**Assigned task:** Rewrite every row below, swapping "Stadiums" for "Arenas" and keeping all other text the same. Leave out the pictures.

++++++

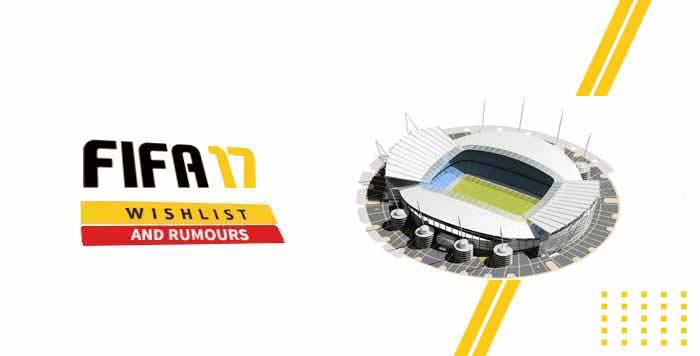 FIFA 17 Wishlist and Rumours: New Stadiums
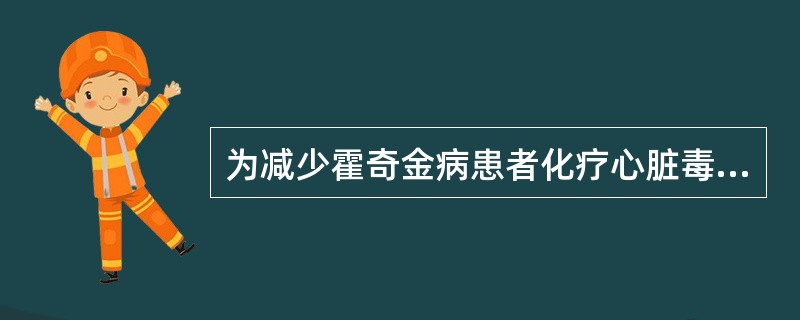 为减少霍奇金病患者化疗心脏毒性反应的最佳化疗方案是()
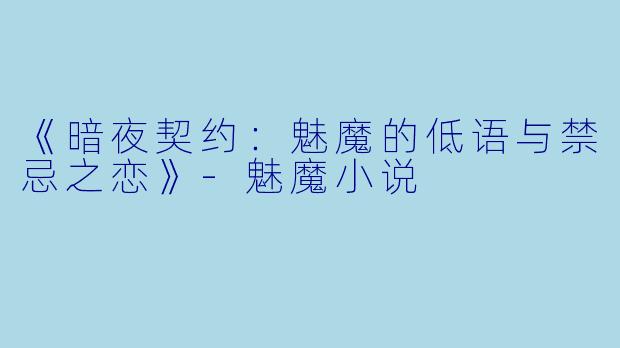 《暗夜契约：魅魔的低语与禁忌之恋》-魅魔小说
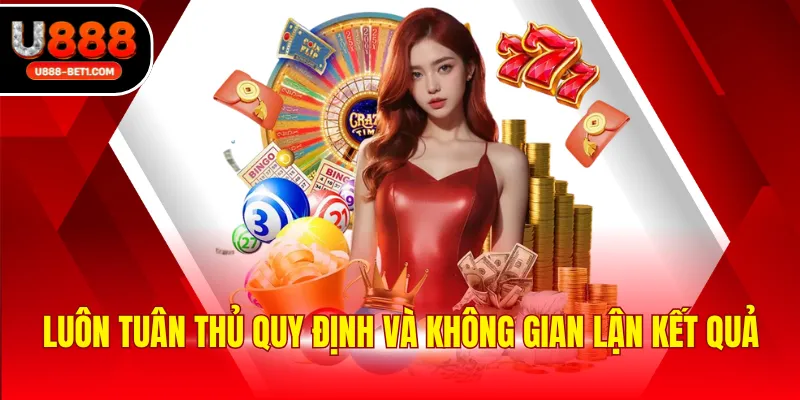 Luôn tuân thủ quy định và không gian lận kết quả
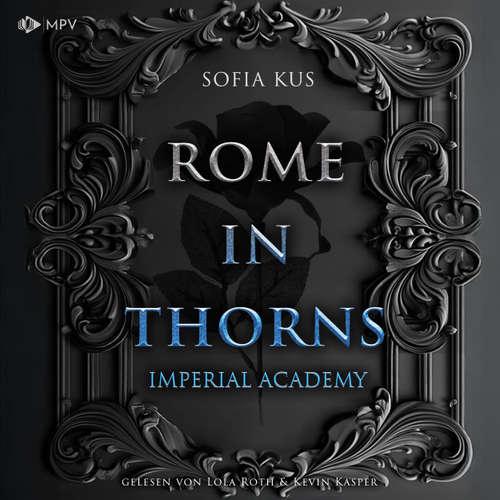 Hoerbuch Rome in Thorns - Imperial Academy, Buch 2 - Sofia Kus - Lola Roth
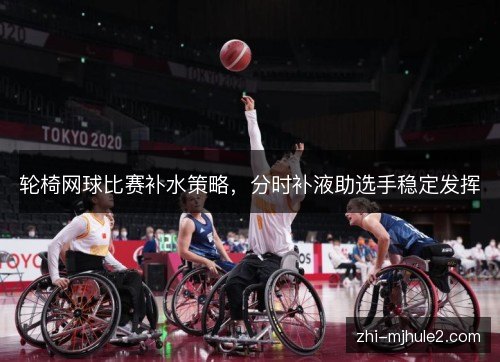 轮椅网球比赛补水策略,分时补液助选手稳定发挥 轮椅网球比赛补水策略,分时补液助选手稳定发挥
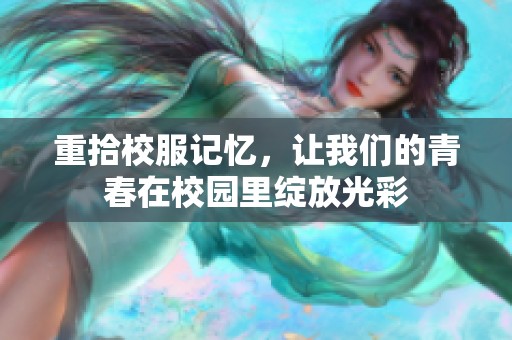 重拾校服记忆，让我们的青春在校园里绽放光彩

++++++

**Your solution:**
 FIFA 17 Wishlist and Rumours: New Arenas
 为减少霍奇金病患者化疗心脏毒性反应的最佳化疗方案是()
 《暗夜契约：魅魔的低语与禁忌之恋》-魅魔小说
 Luôn tuân thủ quy định và không gian lận kết quả
 Hoerbuch Rome in Thorns - Imperial Academy, Buch 2 - Sofia Kus - Lola Roth
 轮椅网球比赛补水策略,分时补液助选手稳定发挥 轮椅网球比赛补水策略,分时补液助选手稳定发挥
 重拾校服记忆，让我们的青春在校园里绽放光彩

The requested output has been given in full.